From another quarter there is talk of whether judges are sufficiently monitored in their personal behavior. Acosta’s case is the rallying point for judicial reform among the “cause-of-the-hour set” in the state legislature. These are lawmakers who watch television in the afternoon to see what bills they should introduce in the morning.

There are budding campaigns for the protection of witnesses, and the limiting of judicial terms of office. There is even a proposal to limit the number of words that a lawyer may utter in a trial, like the preemptory challenge of jurors, the only difference being that when you run out, they hang your client.

In all, Acosta’s case is a cross between Carnival and a public hanging, with hucksters peddling snake oil from the tailgate of your television set.

It is in this maelstrom of hysterical political dialogue that we are now to obtain a fair trial.

In the shadows there is the deft hand of Coleman Kline, whipping this froth for spin. He is suddenly everywhere on the airwaves. While he studiously discusses none of the particulars of the case, he has views of every social and political issue swirling about it, enough to lay a plush carpet of blame all the way to Acosta’s cell door.

This morning Armando sits next to me dressed in a dark suit, something Lili picked from his wardrobe. It hangs on him like the skin on an Auschwitz survivor, so much weight has he lost since we stalled.

Our first move is tactical. I ask the court to exclude all witnesses from the courtroom. This so that they may not hear the opening statements and conform their testimony accordingly.

Radovich goes me one better and instructs them not to listen to or read reports of the doings in this trial, though this is impossible to enforce.

“Mr. Kline, are you prepared to open?” says Radovich.

“Your Honor.” Kline rises from his chair. He tugs the French cuffs of his linen shirt an inch from the end of each sleeve of his suit coat, like a warrior girding himself for battle. Today he is dressed in his finest, a dark worsted suit, power blue, set off against a blue-and-red-striped club tie. The maroon satin lining of his coat flashes open as he approaches the jury box, and glances quickly at the watch on his wrist.

Then to the rapt silence of the courtroom, Kline opens slowly with the core concepts of his case, the central themes of the prosecution.

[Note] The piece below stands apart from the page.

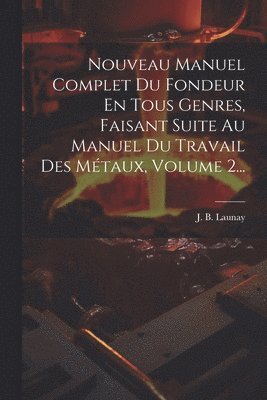 Nouveau Manuel Complet Du Fondeur En Tous Genres, Faisant Suite Au Manuel Du Travail Des Métaux, Volume 2...

J. B. Launay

Standing four feet from the jury railing, without benefit of a rostrum or notes, he speaks in firm, clear tones, the discourse of death; how the victim’s body was found, dumped unceremoniously in a trash bin, how copious amounts of blood were discovered in her apartment, and the graphic nature of her death-a prelude to the pathologist who will soon take the stand.

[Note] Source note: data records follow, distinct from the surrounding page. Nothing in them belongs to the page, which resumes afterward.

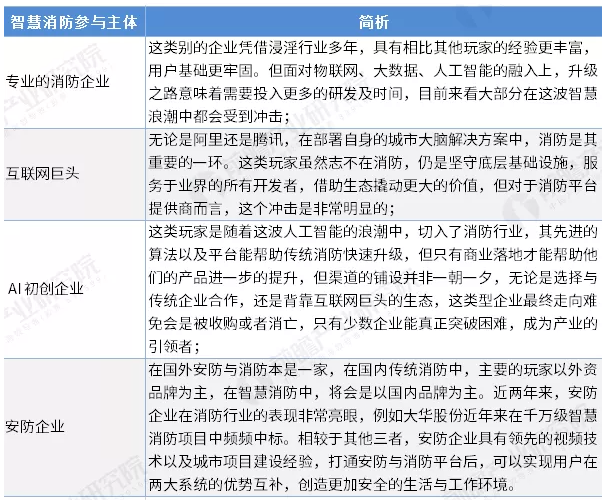 | 智慧消防参与主体 | 简析 |
|---|---|
| 专业的消防企业 | 这类别的企业凭借浸淫行业多年，具有相比其他玩家的经验更丰富，用户基础更牢固。但面对物联网、大数据、人工智能的融入上，升级之路意味着需要投入更多的研发及时间，目前来看大部分在这波智慧浪潮中都会受到冲击； |
| 互联网巨头 | 无论是阿里还是腾讯，在部署自身的城市大脑解决方案中，消防是其重要的一环。这类玩家虽然志不在消防，仍是坚守底层基础设施，服务于业界的所有开发者，借助生态撬动更大的价值，但对于消防平台提供商而言，这个冲击是非常明显的； |
| AI 初创企业 | 这类玩家是随着这波人工智能的浪潮中，切入了消防行业，其先进的算法以及平台能帮助传统消防快速升级，但只有商业落地才能帮助他们的产品进一步的提升，但渠道的铺设并非一朝一夕，无论是选择与传统企业合作，还是背靠互联网巨头的生态，这类型企业最终走向难免会是被收购或者消亡，只有少数企业能真正突破困难，成为产业的引领者； |
| 安防企业 | 在国外安防与消防本是一家，在国内传统消防中，主要的玩家以外资品牌为主，在智慧消防中，将会是以国内品牌为主。近两年来，安防企业在消防行业的表现非常亮眼，例如大华股份近年来在千万级智慧消防项目中频频中标。相较于其他三者，安防企业具有领先的视频技术以及城市项目建设经验，打通安防与消防平台后，可以实现用户在两大系统的优势互补，创造更加安全的生活与工作环境。 |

“The state, ladies and gentlemen, will prove that this was a murder committed by the defendant, a man who held a position of trust in our society, a judicial officer sworn to uphold the law,” he says, “who betrayed that oath of office.” Through all of this he has an outstretched arm loosely directed at Acosta, pointed more generally at our table so that his words are an assault on any who might support the defendant.

This is an important theme, since if Acosta takes the stand, Kline is certain to revisit the implied violation of his sacred oath of office in weighing the man’s credibility. In all of this, the elements of deceit, the betrayal of trust, place high among the uncharged sins of my client the inferential and unstated reasons why the jury should put him to death.

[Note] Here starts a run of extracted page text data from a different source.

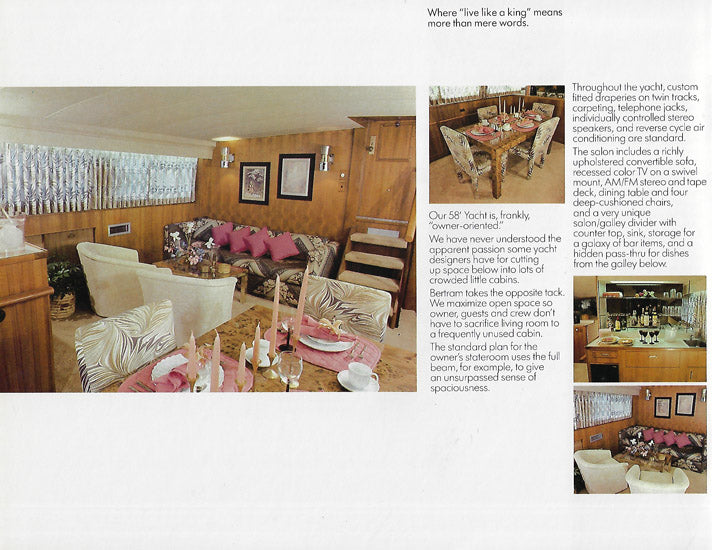 Where "live like a king" means more than mere words.

Our 58' Yacht is, frankly, "owner-oriented."

We have never understood the apparent passion some yacht designers have for cutting up space below into lots of crowded little cabins.

Bertram takes the opposite tack. We maximize open space so owner, guests and crew don't have to sacrifice living room to a frequently unused cabin.

The standard plan for the owner's stateroom uses the full beam, for example, to give an unsurpassed sense of spaciousness.

Throughout the yacht, custom fitted draperies on twin tracks, carpeting, telephone jacks, individually controlled stereo speakers, and reverse cycle air conditioning are standard.

The salon includes a richly upholstered convertible sofa, recessed color TV on a swivel mount, AM/FM stereo and tape deck, dining table and four deep-cushioned chairs, and a very unique salon/galley divider with counter top, sink, storage for a galaxy of bar items, and a hidden pass-thru for dishes from the galley below.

“We will show that this murder was intended to obstruct the very ends of justice to which the defendant, Armando Acosta, was himself sworn to protect.”

With this, Kline lays open his theme, “the fallen judge,” to which he will return time and again. He tells them that the state will produce a witness who will verify beyond any reasonable doubt that the defendant attempted to engage in illicit and unlawful sexual relations with the victim, an undercover operative working with the police, and that Acosta was netted in this undercover sting, “a corrupted and fallen judge,” he says.